#### [GIVEN RECORDS]
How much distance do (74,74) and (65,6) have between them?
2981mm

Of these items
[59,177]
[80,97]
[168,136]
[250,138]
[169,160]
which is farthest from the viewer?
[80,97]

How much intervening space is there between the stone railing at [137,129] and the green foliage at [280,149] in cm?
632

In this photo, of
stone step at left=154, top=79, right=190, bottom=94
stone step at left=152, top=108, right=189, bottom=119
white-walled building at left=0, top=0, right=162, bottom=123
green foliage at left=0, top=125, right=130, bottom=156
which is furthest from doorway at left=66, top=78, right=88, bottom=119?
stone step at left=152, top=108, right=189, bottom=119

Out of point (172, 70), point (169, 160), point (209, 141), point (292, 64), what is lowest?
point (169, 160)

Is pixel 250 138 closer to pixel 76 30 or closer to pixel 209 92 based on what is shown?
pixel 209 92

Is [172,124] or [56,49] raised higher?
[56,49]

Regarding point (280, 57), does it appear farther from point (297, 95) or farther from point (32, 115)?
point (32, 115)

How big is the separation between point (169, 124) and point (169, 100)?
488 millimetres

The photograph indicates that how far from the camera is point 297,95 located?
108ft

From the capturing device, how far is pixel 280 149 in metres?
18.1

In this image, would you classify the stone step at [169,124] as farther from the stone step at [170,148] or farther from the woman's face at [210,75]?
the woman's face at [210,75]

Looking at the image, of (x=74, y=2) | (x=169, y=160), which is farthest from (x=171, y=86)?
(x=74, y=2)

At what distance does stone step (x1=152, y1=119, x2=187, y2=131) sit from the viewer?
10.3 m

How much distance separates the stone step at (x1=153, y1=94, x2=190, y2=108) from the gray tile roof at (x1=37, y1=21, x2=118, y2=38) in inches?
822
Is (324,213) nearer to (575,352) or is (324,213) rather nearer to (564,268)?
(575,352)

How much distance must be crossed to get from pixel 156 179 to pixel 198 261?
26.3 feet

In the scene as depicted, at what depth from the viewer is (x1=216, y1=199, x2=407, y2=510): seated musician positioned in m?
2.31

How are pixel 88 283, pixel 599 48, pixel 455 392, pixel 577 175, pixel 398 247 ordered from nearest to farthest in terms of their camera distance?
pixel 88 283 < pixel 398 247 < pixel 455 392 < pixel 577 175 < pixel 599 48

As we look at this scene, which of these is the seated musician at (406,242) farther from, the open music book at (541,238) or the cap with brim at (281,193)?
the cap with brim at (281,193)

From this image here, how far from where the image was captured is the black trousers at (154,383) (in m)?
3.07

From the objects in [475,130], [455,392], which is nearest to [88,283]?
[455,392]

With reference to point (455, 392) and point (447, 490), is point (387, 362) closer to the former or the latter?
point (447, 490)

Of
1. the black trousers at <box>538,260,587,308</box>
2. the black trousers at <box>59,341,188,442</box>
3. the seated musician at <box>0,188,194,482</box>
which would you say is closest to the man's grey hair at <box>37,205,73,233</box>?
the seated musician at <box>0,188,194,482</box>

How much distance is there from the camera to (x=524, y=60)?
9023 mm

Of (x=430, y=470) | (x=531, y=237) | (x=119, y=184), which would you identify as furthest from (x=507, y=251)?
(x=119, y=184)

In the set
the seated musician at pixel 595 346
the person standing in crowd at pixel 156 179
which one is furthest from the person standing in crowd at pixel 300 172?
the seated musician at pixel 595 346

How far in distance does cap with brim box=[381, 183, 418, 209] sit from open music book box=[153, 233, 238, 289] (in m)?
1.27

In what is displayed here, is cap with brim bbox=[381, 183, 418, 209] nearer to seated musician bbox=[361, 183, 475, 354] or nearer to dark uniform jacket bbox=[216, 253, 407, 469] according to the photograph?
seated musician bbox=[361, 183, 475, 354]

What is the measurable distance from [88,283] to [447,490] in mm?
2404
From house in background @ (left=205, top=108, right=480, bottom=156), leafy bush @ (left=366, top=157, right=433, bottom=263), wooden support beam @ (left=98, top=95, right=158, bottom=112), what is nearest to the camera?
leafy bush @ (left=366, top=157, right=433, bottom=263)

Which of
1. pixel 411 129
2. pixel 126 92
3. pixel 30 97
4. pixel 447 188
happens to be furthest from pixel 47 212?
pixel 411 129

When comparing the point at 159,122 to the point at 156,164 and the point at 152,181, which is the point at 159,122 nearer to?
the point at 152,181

#### [TASK OBJECTIVE]
Above are the records; copy all of them exactly.

#### [COMPLETE OUTPUT]
How much distance do (74,74) and (65,6) have between them?
2981mm

Of these items
[59,177]
[80,97]
[168,136]
[250,138]
[169,160]
which is farthest from the viewer?
[80,97]

How much intervening space is there between the stone railing at [137,129] and the green foliage at [280,149] in cm?
632

In this photo, of
stone step at left=154, top=79, right=190, bottom=94
stone step at left=152, top=108, right=189, bottom=119
white-walled building at left=0, top=0, right=162, bottom=123
green foliage at left=0, top=125, right=130, bottom=156
which is furthest from doorway at left=66, top=78, right=88, bottom=119?
stone step at left=152, top=108, right=189, bottom=119

Out of point (172, 70), point (169, 160), point (209, 141), point (292, 64), what is lowest?
point (169, 160)

Is pixel 250 138 closer to pixel 76 30 or closer to pixel 209 92 based on what is shown?
pixel 209 92

Is [172,124] or [56,49] raised higher?
[56,49]

Regarding point (280, 57), does it appear farther from point (297, 95) or farther from point (32, 115)?
point (32, 115)

How big is the separation between point (169, 124) and point (169, 100)?
488 millimetres

The photograph indicates that how far from the camera is point 297,95 located?
108ft

From the capturing device, how far is pixel 280 149 in metres?
18.1

In this image, would you classify the stone step at [169,124] as farther from the stone step at [170,148] or farther from the woman's face at [210,75]?
the woman's face at [210,75]

Looking at the image, of (x=74, y=2) | (x=169, y=160), which is farthest from (x=171, y=86)?
(x=74, y=2)

At what distance does stone step (x1=152, y1=119, x2=187, y2=131) sit from the viewer?
10.3 m

How much distance separates the stone step at (x1=153, y1=94, x2=190, y2=108) from the gray tile roof at (x1=37, y1=21, x2=118, y2=38) in inches?
822
Is (324,213) nearer to (575,352) or is (324,213) rather nearer to (564,268)?
(575,352)

How much distance must be crossed to get from pixel 156 179 to pixel 198 261?
26.3 feet

In the scene as depicted, at what depth from the viewer is (x1=216, y1=199, x2=407, y2=510): seated musician positioned in m?
2.31

How are pixel 88 283, pixel 599 48, pixel 455 392, pixel 577 175, pixel 398 247 ordered from nearest to farthest in terms of their camera distance?
pixel 88 283 < pixel 398 247 < pixel 455 392 < pixel 577 175 < pixel 599 48

As we look at this scene, which of these is the seated musician at (406,242) farther from, the open music book at (541,238) or the cap with brim at (281,193)?
the cap with brim at (281,193)

From this image here, how far from where the image was captured is the black trousers at (154,383) (in m)?
3.07

From the objects in [475,130], [455,392], which is nearest to [88,283]?
[455,392]

With reference to point (455, 392) and point (447, 490), is point (387, 362) closer to the former or the latter?
point (447, 490)

Of
1. the black trousers at <box>538,260,587,308</box>
2. the black trousers at <box>59,341,188,442</box>
3. the seated musician at <box>0,188,194,482</box>
which would you say is closest to the man's grey hair at <box>37,205,73,233</box>?
the seated musician at <box>0,188,194,482</box>

How much distance is there from the camera to (x=524, y=60)?
9023 mm

Of (x=430, y=470) | (x=531, y=237) | (x=119, y=184), which would you identify as furthest from (x=507, y=251)?
(x=119, y=184)

In the set
the seated musician at pixel 595 346
the person standing in crowd at pixel 156 179
which one is furthest from the person standing in crowd at pixel 300 172?
the seated musician at pixel 595 346

How far in distance does cap with brim box=[381, 183, 418, 209] sit from open music book box=[153, 233, 238, 289] (in m)?
1.27

In what is displayed here, is cap with brim bbox=[381, 183, 418, 209] nearer to seated musician bbox=[361, 183, 475, 354] or nearer to dark uniform jacket bbox=[216, 253, 407, 469] according to the photograph?
seated musician bbox=[361, 183, 475, 354]

What is the measurable distance from [88,283] to [447,490] in mm?
2404
From house in background @ (left=205, top=108, right=480, bottom=156), leafy bush @ (left=366, top=157, right=433, bottom=263), wooden support beam @ (left=98, top=95, right=158, bottom=112), what is nearest to the camera?
leafy bush @ (left=366, top=157, right=433, bottom=263)

Which of
1. pixel 411 129
2. pixel 126 92
3. pixel 30 97
4. pixel 447 188
happens to be furthest from pixel 47 212?
pixel 411 129

When comparing the point at 159,122 to the point at 156,164 and the point at 152,181, which is the point at 159,122 nearer to?
the point at 152,181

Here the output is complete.